**Material for the task:**
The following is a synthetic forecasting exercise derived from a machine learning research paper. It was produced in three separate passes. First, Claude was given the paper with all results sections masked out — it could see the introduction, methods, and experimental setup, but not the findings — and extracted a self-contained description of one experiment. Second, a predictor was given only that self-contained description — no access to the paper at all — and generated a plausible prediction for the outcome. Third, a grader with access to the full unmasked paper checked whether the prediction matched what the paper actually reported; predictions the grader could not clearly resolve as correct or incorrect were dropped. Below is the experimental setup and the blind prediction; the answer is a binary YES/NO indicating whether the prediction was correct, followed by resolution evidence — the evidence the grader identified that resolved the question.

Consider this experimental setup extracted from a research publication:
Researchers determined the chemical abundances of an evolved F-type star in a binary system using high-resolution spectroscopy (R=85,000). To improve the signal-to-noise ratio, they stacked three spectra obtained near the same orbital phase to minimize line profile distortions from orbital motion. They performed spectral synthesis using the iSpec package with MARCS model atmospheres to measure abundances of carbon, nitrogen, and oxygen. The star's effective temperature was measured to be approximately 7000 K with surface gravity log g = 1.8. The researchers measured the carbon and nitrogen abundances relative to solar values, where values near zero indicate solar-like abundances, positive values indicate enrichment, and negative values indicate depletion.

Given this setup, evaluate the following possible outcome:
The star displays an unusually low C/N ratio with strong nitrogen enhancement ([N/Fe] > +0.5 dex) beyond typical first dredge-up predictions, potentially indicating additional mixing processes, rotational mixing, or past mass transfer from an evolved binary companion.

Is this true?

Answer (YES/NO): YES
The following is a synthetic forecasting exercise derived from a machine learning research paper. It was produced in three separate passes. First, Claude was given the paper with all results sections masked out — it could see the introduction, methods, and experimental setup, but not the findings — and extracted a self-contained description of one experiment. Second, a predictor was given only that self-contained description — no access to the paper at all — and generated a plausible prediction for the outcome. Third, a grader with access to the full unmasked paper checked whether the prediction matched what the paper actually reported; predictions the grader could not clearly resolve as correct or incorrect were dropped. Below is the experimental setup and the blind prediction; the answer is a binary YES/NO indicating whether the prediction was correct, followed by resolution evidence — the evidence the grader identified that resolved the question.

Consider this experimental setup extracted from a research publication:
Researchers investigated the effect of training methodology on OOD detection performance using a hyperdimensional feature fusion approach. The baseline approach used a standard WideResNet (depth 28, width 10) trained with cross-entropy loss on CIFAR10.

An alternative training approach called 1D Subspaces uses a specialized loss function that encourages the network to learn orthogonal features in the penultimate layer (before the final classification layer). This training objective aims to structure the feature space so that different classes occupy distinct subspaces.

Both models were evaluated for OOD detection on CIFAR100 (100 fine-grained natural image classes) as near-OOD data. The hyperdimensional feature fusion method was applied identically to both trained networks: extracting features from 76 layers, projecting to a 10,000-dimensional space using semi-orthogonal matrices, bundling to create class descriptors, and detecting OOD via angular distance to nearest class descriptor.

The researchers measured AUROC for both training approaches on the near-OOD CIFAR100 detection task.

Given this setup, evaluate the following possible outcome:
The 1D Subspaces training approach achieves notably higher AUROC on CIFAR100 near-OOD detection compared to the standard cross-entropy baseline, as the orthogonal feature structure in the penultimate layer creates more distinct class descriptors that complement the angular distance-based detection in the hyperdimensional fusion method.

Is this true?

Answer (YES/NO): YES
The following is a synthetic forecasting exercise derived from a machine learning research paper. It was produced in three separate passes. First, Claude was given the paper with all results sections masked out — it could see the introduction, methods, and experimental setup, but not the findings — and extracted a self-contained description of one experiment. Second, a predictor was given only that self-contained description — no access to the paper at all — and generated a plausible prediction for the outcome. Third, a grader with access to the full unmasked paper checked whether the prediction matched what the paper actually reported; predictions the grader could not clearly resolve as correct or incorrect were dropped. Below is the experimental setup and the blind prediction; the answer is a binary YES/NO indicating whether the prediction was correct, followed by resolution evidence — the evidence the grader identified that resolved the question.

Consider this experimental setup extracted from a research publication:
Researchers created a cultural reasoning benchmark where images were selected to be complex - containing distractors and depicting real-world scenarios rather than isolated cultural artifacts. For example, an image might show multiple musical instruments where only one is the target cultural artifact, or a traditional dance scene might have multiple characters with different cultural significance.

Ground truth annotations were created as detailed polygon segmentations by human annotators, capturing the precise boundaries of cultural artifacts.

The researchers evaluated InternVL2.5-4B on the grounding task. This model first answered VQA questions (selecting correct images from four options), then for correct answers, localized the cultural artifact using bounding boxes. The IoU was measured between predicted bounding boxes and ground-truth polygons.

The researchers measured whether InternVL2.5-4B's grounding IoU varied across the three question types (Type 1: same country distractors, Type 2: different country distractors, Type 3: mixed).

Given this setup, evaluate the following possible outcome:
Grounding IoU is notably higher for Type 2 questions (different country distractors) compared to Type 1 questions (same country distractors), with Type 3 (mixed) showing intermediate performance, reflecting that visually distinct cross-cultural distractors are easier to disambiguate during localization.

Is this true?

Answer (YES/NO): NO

**Task goal:**
The data should be written out again in full, exactly as it stands.

**Answer space:**
The following is a synthetic forecasting exercise derived from a machine learning research paper. It was produced in three separate passes. First, Claude was given the paper with all results sections masked out — it could see the introduction, methods, and experimental setup, but not the findings — and extracted a self-contained description of one experiment. Second, a predictor was given only that self-contained description — no access to the paper at all — and generated a plausible prediction for the outcome. Third, a grader with access to the full unmasked paper checked whether the prediction matched what the paper actually reported; predictions the grader could not clearly resolve as correct or incorrect were dropped. Below is the experimental setup and the blind prediction; the answer is a binary YES/NO indicating whether the prediction was correct, followed by resolution evidence — the evidence the grader identified that resolved the question.

Consider this experimental setup extracted from a research publication:
Researchers determined the chemical abundances of an evolved F-type star in a binary system using high-resolution spectroscopy (R=85,000). To improve the signal-to-noise ratio, they stacked three spectra obtained near the same orbital phase to minimize line profile distortions from orbital motion. They performed spectral synthesis using the iSpec package with MARCS model atmospheres to measure abundances of carbon, nitrogen, and oxygen. The star's effective temperature was measured to be approximately 7000 K with surface gravity log g = 1.8. The researchers measured the carbon and nitrogen abundances relative to solar values, where values near zero indicate solar-like abundances, positive values indicate enrichment, and negative values indicate depletion.

Given this setup, evaluate the following possible outcome:
The star displays an unusually low C/N ratio with strong nitrogen enhancement ([N/Fe] > +0.5 dex) beyond typical first dredge-up predictions, potentially indicating additional mixing processes, rotational mixing, or past mass transfer from an evolved binary companion.

Is this true?

Answer (YES/NO): YES
The following is a synthetic forecasting exercise derived from a machine learning research paper. It was produced in three separate passes. First, Claude was given the paper with all results sections masked out — it could see the introduction, methods, and experimental setup, but not the findings — and extracted a self-contained description of one experiment. Second, a predictor was given only that self-contained description — no access to the paper at all — and generated a plausible prediction for the outcome. Third, a grader with access to the full unmasked paper checked whether the prediction matched what the paper actually reported; predictions the grader could not clearly resolve as correct or incorrect were dropped. Below is the experimental setup and the blind prediction; the answer is a binary YES/NO indicating whether the prediction was correct, followed by resolution evidence — the evidence the grader identified that resolved the question.

Consider this experimental setup extracted from a research publication:
Researchers investigated the effect of training methodology on OOD detection performance using a hyperdimensional feature fusion approach. The baseline approach used a standard WideResNet (depth 28, width 10) trained with cross-entropy loss on CIFAR10.

An alternative training approach called 1D Subspaces uses a specialized loss function that encourages the network to learn orthogonal features in the penultimate layer (before the final classification layer). This training objective aims to structure the feature space so that different classes occupy distinct subspaces.

Both models were evaluated for OOD detection on CIFAR100 (100 fine-grained natural image classes) as near-OOD data. The hyperdimensional feature fusion method was applied identically to both trained networks: extracting features from 76 layers, projecting to a 10,000-dimensional space using semi-orthogonal matrices, bundling to create class descriptors, and detecting OOD via angular distance to nearest class descriptor.

The researchers measured AUROC for both training approaches on the near-OOD CIFAR100 detection task.

Given this setup, evaluate the following possible outcome:
The 1D Subspaces training approach achieves notably higher AUROC on CIFAR100 near-OOD detection compared to the standard cross-entropy baseline, as the orthogonal feature structure in the penultimate layer creates more distinct class descriptors that complement the angular distance-based detection in the hyperdimensional fusion method.

Is this true?

Answer (YES/NO): YES
The following is a synthetic forecasting exercise derived from a machine learning research paper. It was produced in three separate passes. First, Claude was given the paper with all results sections masked out — it could see the introduction, methods, and experimental setup, but not the findings — and extracted a self-contained description of one experiment. Second, a predictor was given only that self-contained description — no access to the paper at all — and generated a plausible prediction for the outcome. Third, a grader with access to the full unmasked paper checked whether the prediction matched what the paper actually reported; predictions the grader could not clearly resolve as correct or incorrect were dropped. Below is the experimental setup and the blind prediction; the answer is a binary YES/NO indicating whether the prediction was correct, followed by resolution evidence — the evidence the grader identified that resolved the question.

Consider this experimental setup extracted from a research publication:
Researchers created a cultural reasoning benchmark where images were selected to be complex - containing distractors and depicting real-world scenarios rather than isolated cultural artifacts. For example, an image might show multiple musical instruments where only one is the target cultural artifact, or a traditional dance scene might have multiple characters with different cultural significance.

Ground truth annotations were created as detailed polygon segmentations by human annotators, capturing the precise boundaries of cultural artifacts.

The researchers evaluated InternVL2.5-4B on the grounding task. This model first answered VQA questions (selecting correct images from four options), then for correct answers, localized the cultural artifact using bounding boxes. The IoU was measured between predicted bounding boxes and ground-truth polygons.

The researchers measured whether InternVL2.5-4B's grounding IoU varied across the three question types (Type 1: same country distractors, Type 2: different country distractors, Type 3: mixed).

Given this setup, evaluate the following possible outcome:
Grounding IoU is notably higher for Type 2 questions (different country distractors) compared to Type 1 questions (same country distractors), with Type 3 (mixed) showing intermediate performance, reflecting that visually distinct cross-cultural distractors are easier to disambiguate during localization.

Is this true?

Answer (YES/NO): NO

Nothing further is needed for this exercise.